> **TASK A**
Return the lines of the entries from the one containing "Organize the green" through the one containing "the fern frond at pixel 57 119 →", inclusive, reproducing them exactly.

> **TEXT EXCERPT**

● ● ● ●

Japanese Milk Bread Is Coming for Your Lunch

(Bloomberg Businessweek) -- For anyone raised on the packaged white bread that lies around on America’s supermarket shelves for unspecified amounts of time, the concept of Japanese milk bread is both a dream and an affront. Known as ­shokupan, Japan’s standard alabaster loaf resembles its U.S. counterpart in generally being long and cut into square slices. After that, the similarity ends.

Shokupan is extraor­dinarily fluffy and sweet, with a center that could double as a cloud. The best versions have a bronzed, resilient crust that adds a delicate textural contrast. The origin of milk bread is obscure, but it’s believed to be based on a Chinese technique for making delicately sweet buns with a water-paste starter—which yields a similarly soft texture—that the Japanese adapted in the 20th century. It became more popular after World War II with the influx of American wheat amid rice shortages. The dough is a combination of flour, milk, butter, and/or eggs and has approximately seven times the fat of its American cousin. There are even $270 toasters to ensure the perfect experience.

Japanese Milk Bread Is Coming for Your Lunch

Another part of milk bread’s allure is the extravagant thickness of the slices. (Prepackaged sliced breads average around half-an-inch thick.) Cha-An Teahouse in Manhattan’s East Village, which bakes about 60 loaves a day, serves 3-inch-thick pieces for toasts with simple toppings such as smoked salmon and two kinds of butter—red bean and miso—to gild the richness. Cha-An’s bread is also key to the popularity of the Japanese pork sandos at neighboring Hi-Collar, one of the most in-demand sandwiches in New York City.

● ● ● ●

> **ENTRIES PROVIDED**

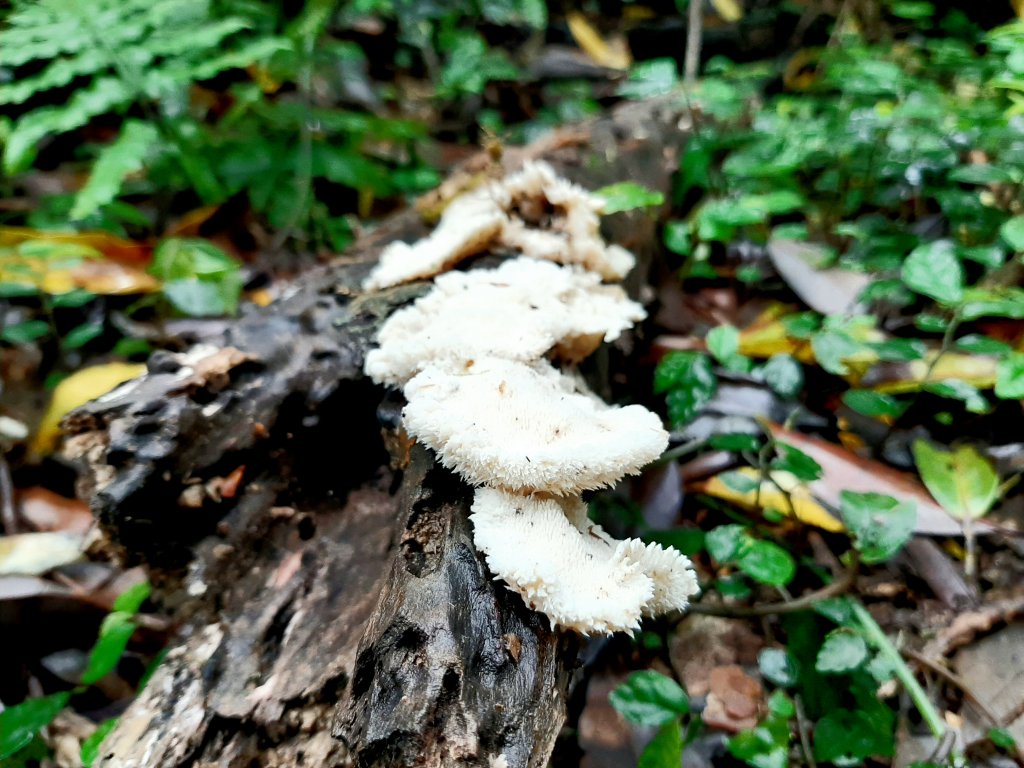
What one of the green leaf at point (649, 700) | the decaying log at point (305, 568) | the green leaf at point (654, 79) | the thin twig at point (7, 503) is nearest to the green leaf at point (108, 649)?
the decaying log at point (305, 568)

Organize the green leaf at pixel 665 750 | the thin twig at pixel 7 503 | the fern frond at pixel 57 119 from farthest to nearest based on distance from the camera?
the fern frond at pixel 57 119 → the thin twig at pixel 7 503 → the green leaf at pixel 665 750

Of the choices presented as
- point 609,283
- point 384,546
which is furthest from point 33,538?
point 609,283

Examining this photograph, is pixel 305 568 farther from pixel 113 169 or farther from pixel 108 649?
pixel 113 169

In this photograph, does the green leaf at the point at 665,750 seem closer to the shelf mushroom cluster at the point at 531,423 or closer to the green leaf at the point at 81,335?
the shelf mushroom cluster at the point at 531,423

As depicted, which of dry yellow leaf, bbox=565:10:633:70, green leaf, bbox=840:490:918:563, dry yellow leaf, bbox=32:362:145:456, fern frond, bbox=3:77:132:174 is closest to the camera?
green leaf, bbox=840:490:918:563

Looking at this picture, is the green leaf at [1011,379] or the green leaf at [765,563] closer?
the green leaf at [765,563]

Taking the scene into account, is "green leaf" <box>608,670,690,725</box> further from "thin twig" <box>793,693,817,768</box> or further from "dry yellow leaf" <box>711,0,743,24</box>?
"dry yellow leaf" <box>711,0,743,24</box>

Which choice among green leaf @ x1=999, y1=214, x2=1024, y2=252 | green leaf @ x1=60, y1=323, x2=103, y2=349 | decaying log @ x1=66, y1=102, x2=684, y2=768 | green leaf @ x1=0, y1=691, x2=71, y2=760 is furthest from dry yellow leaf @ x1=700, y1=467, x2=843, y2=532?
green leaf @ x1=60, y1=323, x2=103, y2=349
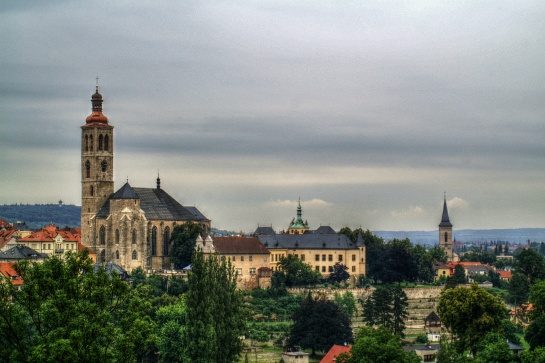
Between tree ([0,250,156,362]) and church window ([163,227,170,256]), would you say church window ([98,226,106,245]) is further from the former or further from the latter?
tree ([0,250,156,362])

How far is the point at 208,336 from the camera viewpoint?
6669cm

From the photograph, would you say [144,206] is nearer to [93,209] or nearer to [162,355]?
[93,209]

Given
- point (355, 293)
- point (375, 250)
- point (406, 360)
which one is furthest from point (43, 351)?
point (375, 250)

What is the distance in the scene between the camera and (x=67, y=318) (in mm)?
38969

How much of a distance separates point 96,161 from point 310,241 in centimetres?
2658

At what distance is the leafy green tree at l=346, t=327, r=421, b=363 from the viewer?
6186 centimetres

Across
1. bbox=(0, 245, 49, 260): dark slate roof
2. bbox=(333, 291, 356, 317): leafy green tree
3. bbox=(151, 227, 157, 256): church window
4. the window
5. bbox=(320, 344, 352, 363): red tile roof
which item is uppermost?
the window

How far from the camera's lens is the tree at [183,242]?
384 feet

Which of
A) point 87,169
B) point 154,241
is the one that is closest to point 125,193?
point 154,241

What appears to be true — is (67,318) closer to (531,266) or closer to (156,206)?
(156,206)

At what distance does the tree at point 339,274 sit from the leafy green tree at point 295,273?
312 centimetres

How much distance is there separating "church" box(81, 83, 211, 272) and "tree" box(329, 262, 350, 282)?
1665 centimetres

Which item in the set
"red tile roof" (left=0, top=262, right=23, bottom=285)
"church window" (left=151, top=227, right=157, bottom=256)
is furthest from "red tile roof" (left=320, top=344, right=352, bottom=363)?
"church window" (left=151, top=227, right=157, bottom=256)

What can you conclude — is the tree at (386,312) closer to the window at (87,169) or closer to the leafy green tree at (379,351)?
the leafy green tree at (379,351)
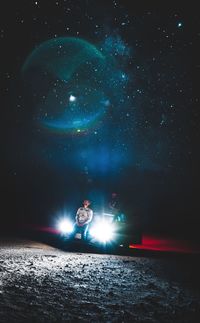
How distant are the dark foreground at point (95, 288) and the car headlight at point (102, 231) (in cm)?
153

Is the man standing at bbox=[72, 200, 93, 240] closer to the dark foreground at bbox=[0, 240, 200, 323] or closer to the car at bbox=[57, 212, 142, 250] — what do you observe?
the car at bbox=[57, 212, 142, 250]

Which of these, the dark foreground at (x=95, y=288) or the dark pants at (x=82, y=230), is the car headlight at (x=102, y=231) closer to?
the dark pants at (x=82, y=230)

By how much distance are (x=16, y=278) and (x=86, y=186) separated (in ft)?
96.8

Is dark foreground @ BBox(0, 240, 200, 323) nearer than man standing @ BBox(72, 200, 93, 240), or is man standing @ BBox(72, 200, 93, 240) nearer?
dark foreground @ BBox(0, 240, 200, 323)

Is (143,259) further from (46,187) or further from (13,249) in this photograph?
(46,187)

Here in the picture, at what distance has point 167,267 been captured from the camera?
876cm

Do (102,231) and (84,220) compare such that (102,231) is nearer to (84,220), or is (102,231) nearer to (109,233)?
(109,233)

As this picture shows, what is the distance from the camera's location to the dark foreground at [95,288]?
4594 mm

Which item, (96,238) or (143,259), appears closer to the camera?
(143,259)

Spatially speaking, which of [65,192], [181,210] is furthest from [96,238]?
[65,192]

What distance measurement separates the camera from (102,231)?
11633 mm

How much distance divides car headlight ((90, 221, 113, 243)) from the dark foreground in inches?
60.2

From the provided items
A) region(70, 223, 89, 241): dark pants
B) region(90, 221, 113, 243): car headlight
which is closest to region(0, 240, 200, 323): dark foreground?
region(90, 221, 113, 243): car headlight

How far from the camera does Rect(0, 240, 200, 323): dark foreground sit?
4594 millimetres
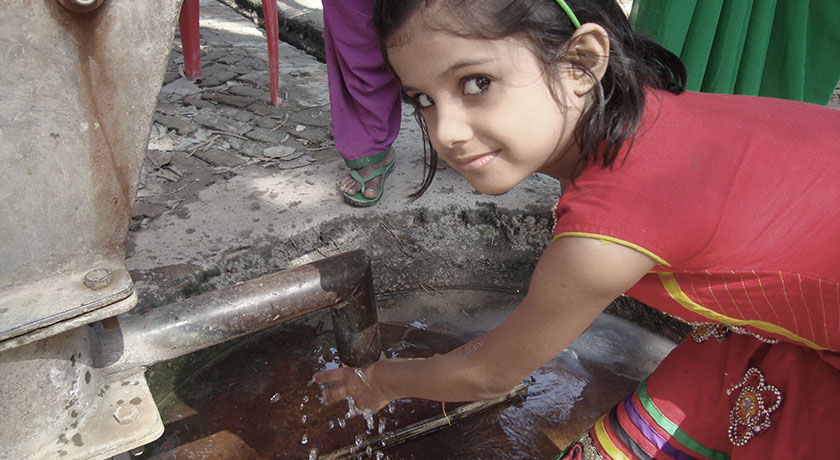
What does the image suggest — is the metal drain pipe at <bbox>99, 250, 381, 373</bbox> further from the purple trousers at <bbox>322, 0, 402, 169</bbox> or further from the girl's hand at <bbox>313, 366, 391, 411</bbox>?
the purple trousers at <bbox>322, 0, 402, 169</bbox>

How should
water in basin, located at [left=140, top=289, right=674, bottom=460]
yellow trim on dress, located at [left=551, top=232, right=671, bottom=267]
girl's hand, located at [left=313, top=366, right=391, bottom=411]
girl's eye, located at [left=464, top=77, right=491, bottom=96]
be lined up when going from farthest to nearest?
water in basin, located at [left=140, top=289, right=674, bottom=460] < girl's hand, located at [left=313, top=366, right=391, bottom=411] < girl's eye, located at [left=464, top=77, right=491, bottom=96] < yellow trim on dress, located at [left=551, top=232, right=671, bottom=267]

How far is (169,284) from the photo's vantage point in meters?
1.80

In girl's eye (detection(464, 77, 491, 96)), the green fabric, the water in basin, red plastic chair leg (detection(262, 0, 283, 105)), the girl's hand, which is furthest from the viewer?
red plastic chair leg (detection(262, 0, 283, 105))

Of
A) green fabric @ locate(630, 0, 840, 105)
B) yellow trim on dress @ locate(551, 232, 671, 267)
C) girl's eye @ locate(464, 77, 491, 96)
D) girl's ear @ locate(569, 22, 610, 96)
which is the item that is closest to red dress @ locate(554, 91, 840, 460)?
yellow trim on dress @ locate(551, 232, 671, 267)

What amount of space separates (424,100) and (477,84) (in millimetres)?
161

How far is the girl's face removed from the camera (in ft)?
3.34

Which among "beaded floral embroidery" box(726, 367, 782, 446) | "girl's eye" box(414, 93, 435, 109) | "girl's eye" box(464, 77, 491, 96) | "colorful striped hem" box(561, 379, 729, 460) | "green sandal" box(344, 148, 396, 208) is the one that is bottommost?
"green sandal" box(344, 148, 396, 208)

● ● ● ●

> **TASK B**
According to the milk bread article, why did milk bread become more popular in Japan after World War II?

> **FULL ANSWER A**
Organize the green leaf at pixel 665 750 | the thin twig at pixel 7 503 | the fern frond at pixel 57 119 from farthest to nearest based on distance from the camera?
the fern frond at pixel 57 119 → the thin twig at pixel 7 503 → the green leaf at pixel 665 750

> **FULL ANSWER B**
American wheat flowed into Japan while rice was in short supply.